>>
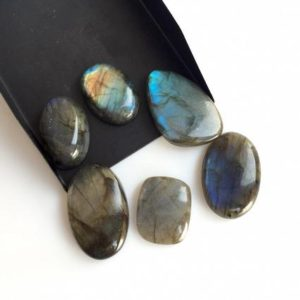 Shop Labradorite Cabochons! 5 Pieces 30mm to 20mm Each Mix Shaped Labradorite Gemstone Loose Cabochons, Black with flashes of blue Labradorite Cabochons, SKU-L4 | Natural genuine stones & crystals in various shapes & sizes. Buy raw cut, tumbled, or polished gemstones for making jewelry or crystal healing energy vibration raising reiki stones. #crystals #gemstones #crystalhealing #crystalsandgemstones #energyhealing #affiliate #ad
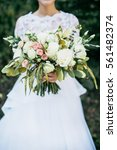 beauty wedding bouquet in bride'... | Shutterstock . vector #561482374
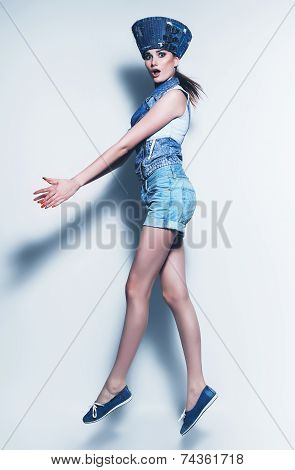 Jumping Woman In Blue Denim Shorts And Waistcoat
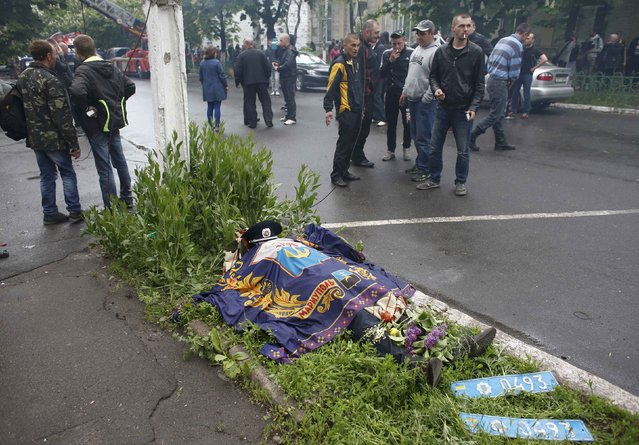 The body of a Ukrainian policeman is seen covered on the ground outside police headquarters after an Ukrainian forces attempt to drive out pro-Russian militants in Mariupol May 9, 2014. Ukrainian security forces killed about 20 pro-Russian rebels who tried to seize control of police headquarters in the eastern port city of Mariupol on Friday, the Interior Minister said. (Photo by Marko Djurica/Reuters)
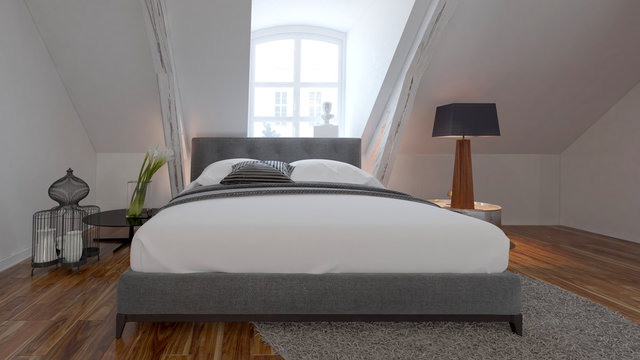 Bedroom interior with bed under a roof slope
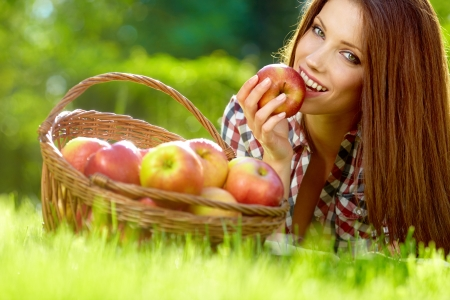 Beautiful woman in the garden with apples Stock Photo - 13940881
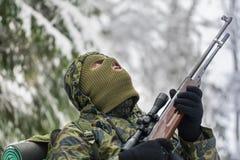 与光学步枪的猎人在冬天 图库摄影
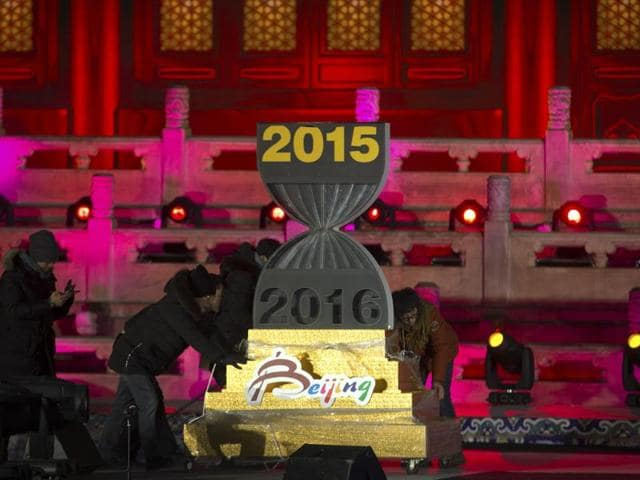 Workers push a 2016 countdown clock into position during a rehearsal for a New Year's Eve countdown celebration in Beijing. As the world gears up for a new year, security agencies across the world have sent out terror alerts in major cities from Europe to China.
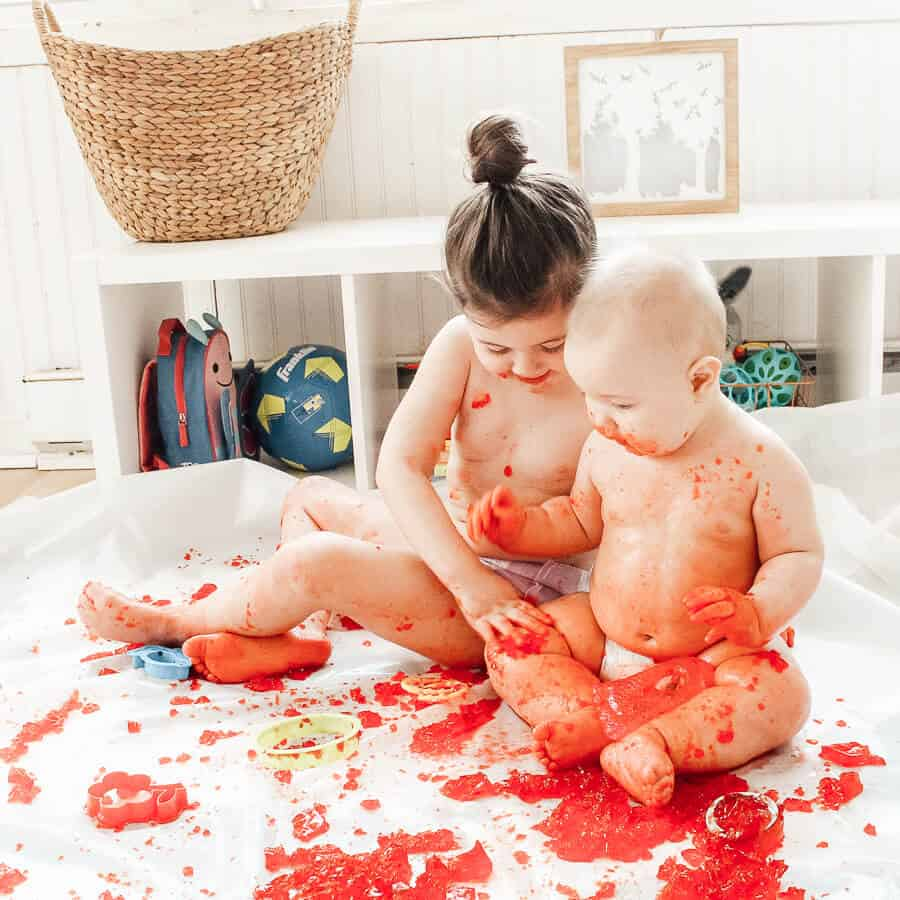 Children use red Jello for sensory play.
<<
» The problem
The required output is the lines from the one containing "Beautiful woman in" through the end of the records above, reproduced exactly, with no pictures.

» Final answer
 Beautiful woman in the garden with apples Stock Photo - 13940881
 与光学步枪的猎人在冬天 图库摄影
 Workers push a 2016 countdown clock into position during a rehearsal for a New Year's Eve countdown celebration in Beijing. As the world gears up for a new year, security agencies across the world have sent out terror alerts in major cities from Europe to China.
 Children use red Jello for sensory play.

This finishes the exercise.